A new report from the Central Bank shows that household demand for credit has recovered since the onset of the Covid-19 pandemic but it still remains below 2019 levels.
The Central Bank said that Covid-19 came as a "substantial shock" to households and the economy.
It noted that during the initial period of restrictions, over one million people were in receipt of state income support and almost 20% of all households reported lower income.
The Central Bank's Household Credit Market Report, which provides an up-to-date picture of developments in the household credit market, shows a drop of 11% in mortgage approvals by volume in August compared to the same time last year.
But this marked a big improvement from May when approvals were 62% lower.
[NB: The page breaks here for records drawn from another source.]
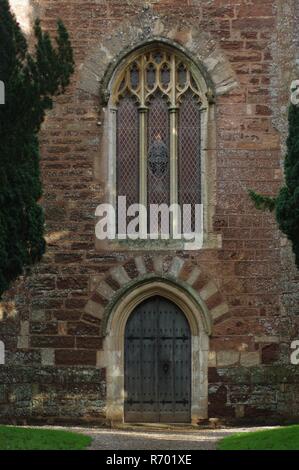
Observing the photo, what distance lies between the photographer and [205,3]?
58.2 ft

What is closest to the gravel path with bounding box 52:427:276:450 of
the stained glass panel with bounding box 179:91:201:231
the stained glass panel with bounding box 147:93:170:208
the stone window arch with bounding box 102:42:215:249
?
the stone window arch with bounding box 102:42:215:249

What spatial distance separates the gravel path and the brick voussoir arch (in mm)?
1830

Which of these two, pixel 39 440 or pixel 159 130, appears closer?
pixel 39 440

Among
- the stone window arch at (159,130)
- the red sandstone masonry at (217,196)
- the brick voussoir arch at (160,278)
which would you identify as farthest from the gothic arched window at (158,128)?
the brick voussoir arch at (160,278)

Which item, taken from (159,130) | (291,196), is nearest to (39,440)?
(291,196)

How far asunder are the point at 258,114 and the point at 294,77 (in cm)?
84

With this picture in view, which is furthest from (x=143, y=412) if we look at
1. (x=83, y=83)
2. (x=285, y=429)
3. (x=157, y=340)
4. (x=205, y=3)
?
(x=205, y=3)

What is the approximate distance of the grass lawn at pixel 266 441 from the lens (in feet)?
41.7

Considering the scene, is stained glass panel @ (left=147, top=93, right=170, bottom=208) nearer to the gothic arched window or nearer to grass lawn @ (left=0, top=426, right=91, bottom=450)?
the gothic arched window

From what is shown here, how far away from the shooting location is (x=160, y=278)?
A: 57.1 feet

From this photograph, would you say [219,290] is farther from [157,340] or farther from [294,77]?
[294,77]

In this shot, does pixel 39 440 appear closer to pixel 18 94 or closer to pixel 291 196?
pixel 18 94

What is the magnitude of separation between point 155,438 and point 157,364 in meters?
2.76

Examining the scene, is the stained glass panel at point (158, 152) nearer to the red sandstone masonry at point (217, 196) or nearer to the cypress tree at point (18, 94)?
the red sandstone masonry at point (217, 196)
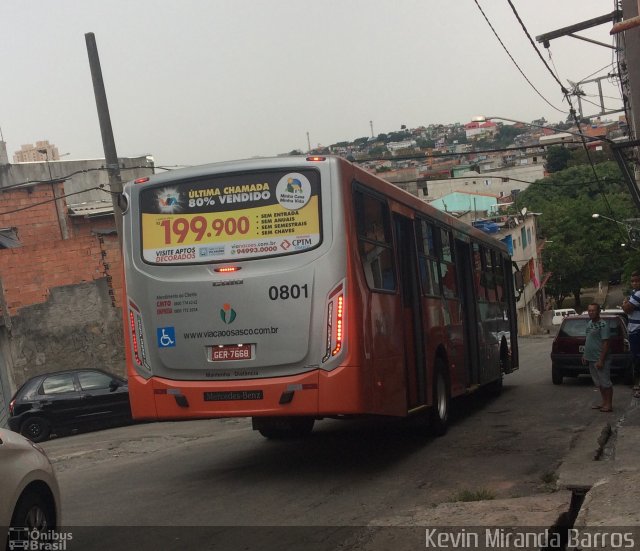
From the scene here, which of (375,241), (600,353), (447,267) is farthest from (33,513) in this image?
(600,353)

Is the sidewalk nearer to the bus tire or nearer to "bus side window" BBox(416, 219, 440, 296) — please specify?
the bus tire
Today's report also shows that 6.1% of Irish home mortgages and 4.3% of consumer loans were on a payment break in early September. The Central Bank noted that half of mortgage holders opting for the first three-month payment break did not require an extension.
The report said that mortgage payment breaks were most common among loans with a previous modification (40%).
Counties with high rates of pandemic unemployment payments, including in Kerry, Donegal and Dublin commuter counties, also had higher mortgage payment break shares, it revealed.
It also said that borrowers working in the most directly affected sectors from the pandemic outbreak had smaller mortgages, lower incomes, but higher debt-to-income ratios at the median, which suggested heightened vulnerability to the economic effects of the pandemic.
The Central Bank also said that loans issued since the introduction of the mortgage measures in 2015 were less likely than the average mortgage to be on a payment break.
Both first-time-buyers and second-time-buyers with high loan-to-income ratios had a higher propensity to be on a mortgage payment break, it added.